Мистера Тодхантера прослушали, прощупали и подвергли тщательному медицинскому обследованию. Особое внимание было, конечно, уделено его аневризме, к которой врач отнесся с явным почтением.
— Насколько я понимаю, моя жизнь висит на волоске? — произнес мистер Тодхантер тем виноватым тоном, каким всегда говорил о нависшей над ним угрозе смерти.
— Вы немедленно ляжете в постель, — распорядился врач, убирая стетоскоп. — Мало того, пробудете в ней весь день.
Мысль о постели вдруг показалась мистеру Тодхантеру заманчивой.
— День выдался нелегким, — пробормотал он.
В последующие день-два мистера Тодхантера беспокоило только одно постоянное присутствие двух надзирателей. Спал он или бодрствовал, читал или размышлял, в постели или в отдельном помещении при камере, они всегда были рядом, не надоедая, но и не спуская с узника глаз. Мистера Тодхантера, отшельника по натуре и по воле обстоятельств, временами это определенно раздражало.
Впрочем, надзиратели оказались славными малыми, все шестеро, — они дежурили попарно, сменяясь через восемь часов. Особенно одну пару, обычно дежурившую с полудня до восьми часов вечера, заключенный был рад видеть. Старший из этих двух надзирателей, Берчман, тот самый, который привел мистера Тодхантера в камеру, рослый, дюжий мужчина с лысой головой и, в качестве компенсации, усами как у моржа, был превосходным компаньоном, всегда готовым услужить подопечному, не поднимающемуся с постели. Второй, Фокс, держался более скованно и, похоже, стеснялся своей должности, обладал военной выправкой, но не отеческим дружелюбием Берчмана, однако мистер Тодхантер не находил в нем больше ни единого изъяна. Вместе они составили отличное трио, и уже через сутки в камере начали то и дело раздаваться сардоническое хмыканье мистера Тодхантера, густой хохот Берчмана и смущенный лающий смех Фокса.
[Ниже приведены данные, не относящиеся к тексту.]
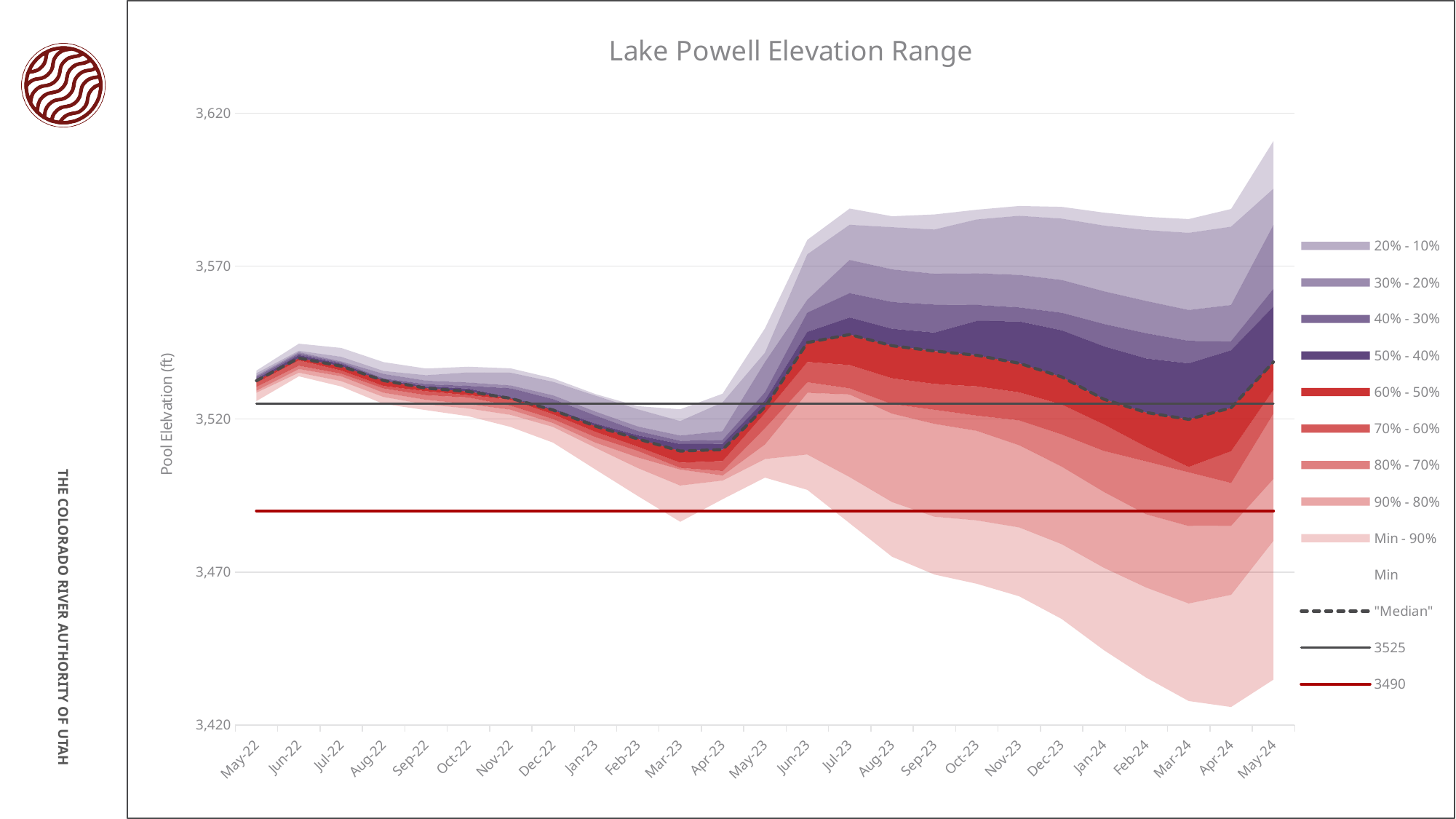
What kind of chart is shown on the slide? combination area and line chart In which month does the "Median" line reach its highest value? Jul-23 How many months are labelled along the x axis of the chart? 25 Is the "Median" value for Jul-23 greater or less than 3,520? greater Which is larger, the "Median" value for Jul-23 or for Mar-23? Jul-23 What is the title of the chart? Lake Powell Elevation Range How many entries does the chart's legend list? 13 What elevation does the black horizontal reference line represent, according to the legend? 3525 Does the "Median" line rise or fall between Jun-22 and Mar-23? fall Is the "Median" value for Mar-23 greater or less than 3,520? less What is the lowest tick value shown on the y axis? 3,420 What elevation does the red horizontal reference line represent, according to the legend? 3490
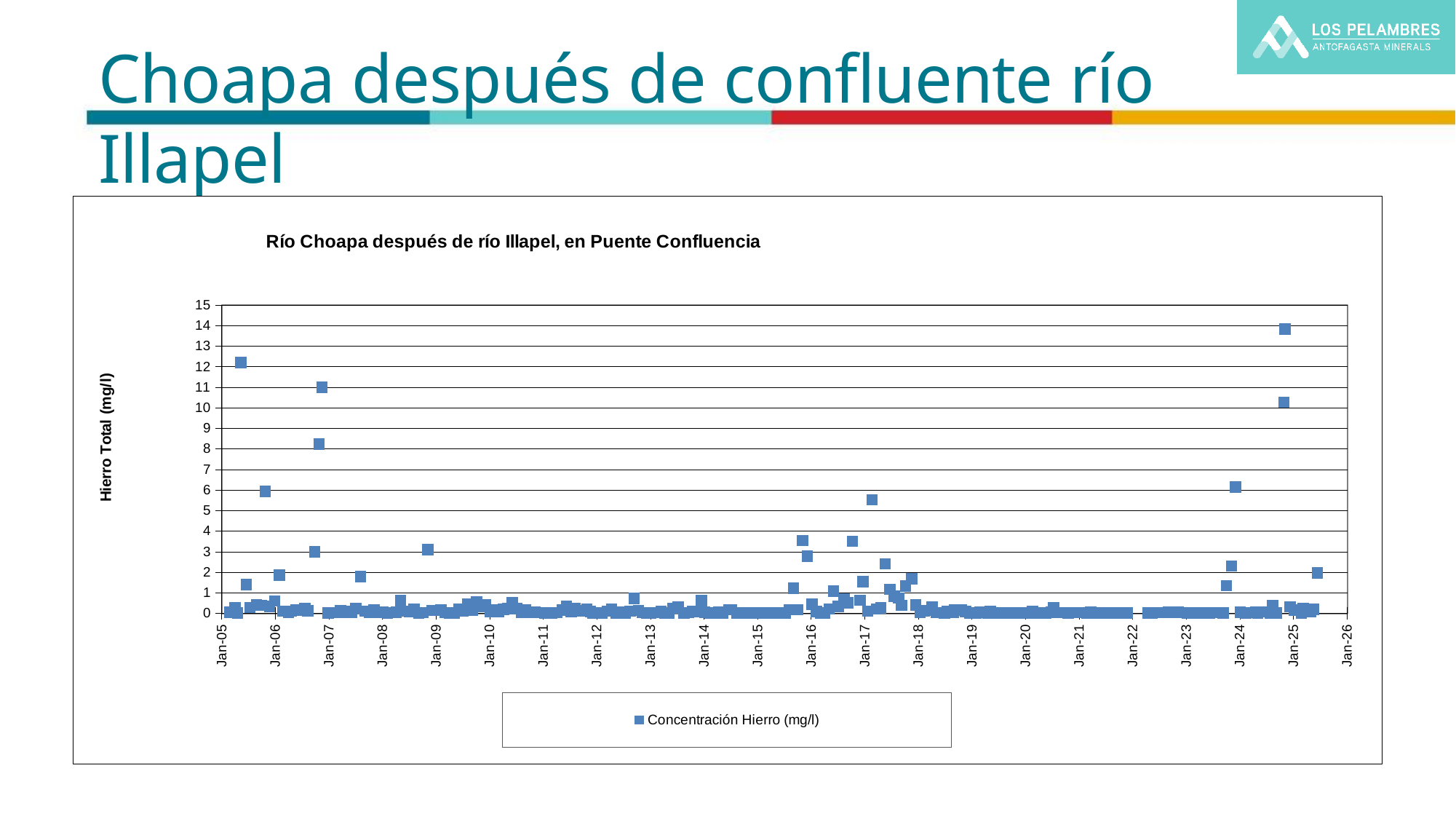
Is the highest point near Jan-05 greater or less than 10 mg/l? greater What is the title of the chart? Río Choapa después de río Illapel, en Puente Confluencia What is the first date label on the horizontal axis? Jan-05 Around which x-axis label does the highest point of the series occur? Jan-25 What is the label of the vertical axis? Hierro Total (mg/l) Is the highest point near Jan-17 greater or less than 6 mg/l? less Is the highest point near Jan-25 greater or less than 13 mg/l? greater What is the last date label on the horizontal axis? Jan-26 How many series does the legend list? 1 What is the name of the series shown in the legend? Concentración Hierro (mg/l) What is the maximum value shown on the vertical axis? 15 What kind of chart is shown on the slide? Scatter chart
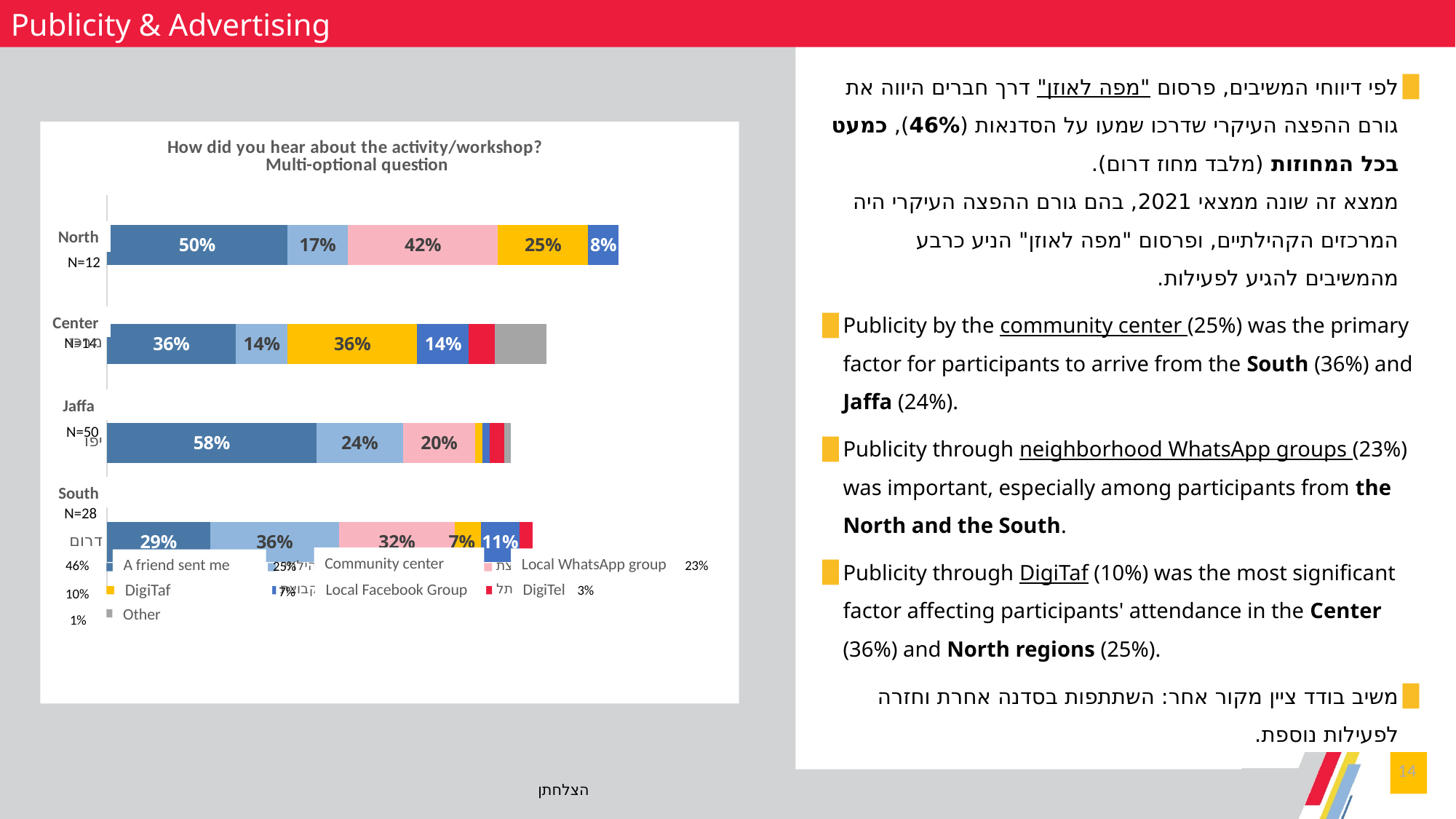
Which region has the highest value for "A friend sent me"? Jaffa What is the value for Local WhatsApp group in the North region? 42% What is the difference between the "A friend sent me" values for Jaffa and South? 29% How many series does the chart legend list? 7 What is the value for Local Facebook Group in the South region? 11% What is the value for DigiTaf in the Center region? 36% Which is larger: the Community center value for South or for North? South What is the value for Community center in the Jaffa region? 24% What is the title of the chart? How did you hear about the activity/workshop? Multi-optional question What type of chart is shown on the slide? Stacked bar chart How many regions (categories) are plotted in the chart? 4 What percentage of North respondents heard about the activity from a friend ("A friend sent me")? 50%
Мистер Тодхантер сдружился со своими тюремщиками, полюбил их и не раз бывал растроган усердием, с которым они играли в кости или участвовали в других развлечениях с явной целью отвлечь мистера Тодхантера от раздумий о его настоящем и будущем.
— Нам не легче, чем вам, — откровенно признавался Берчман. — Даже, пожалуй, тяжелее — особенно сейчас.
— Незачем принимать происходящее слишком близко к сердцу, — усмехнулся мистер Тодхантер. — Сказать по правде, Берчман, я счастлив, как никогда прежде.
— А знаете, я вам верю, — Берчман потер лысину и взглянул на возлежащего на удобной постели узника с таким комичным выражением лица, что мистер Тодхантер не выдержал и рассмеялся.
Начальник тюрьмы часто заходил к нему поболтать. Вскоре он преодолел первоначальное смущение, вызванное, по мнению мистера Тодхантера, и громким делом, и тем, что начальник происходил из тех же социальных кругов, что и заключенный, и принялся с жаром обсуждать тюремную реформу, состояние тюрем и тому подобные вопросы, живо интересовавшие его. Мистер Тодхантер с удовольствием убедился, что его собеседнику не чуждо ничто человеческое. Начальник тюрьмы вовсе не походил на недалекого, реакционно настроенного солдафона, каким рисуют его коллег статьи в "Лондон ревью".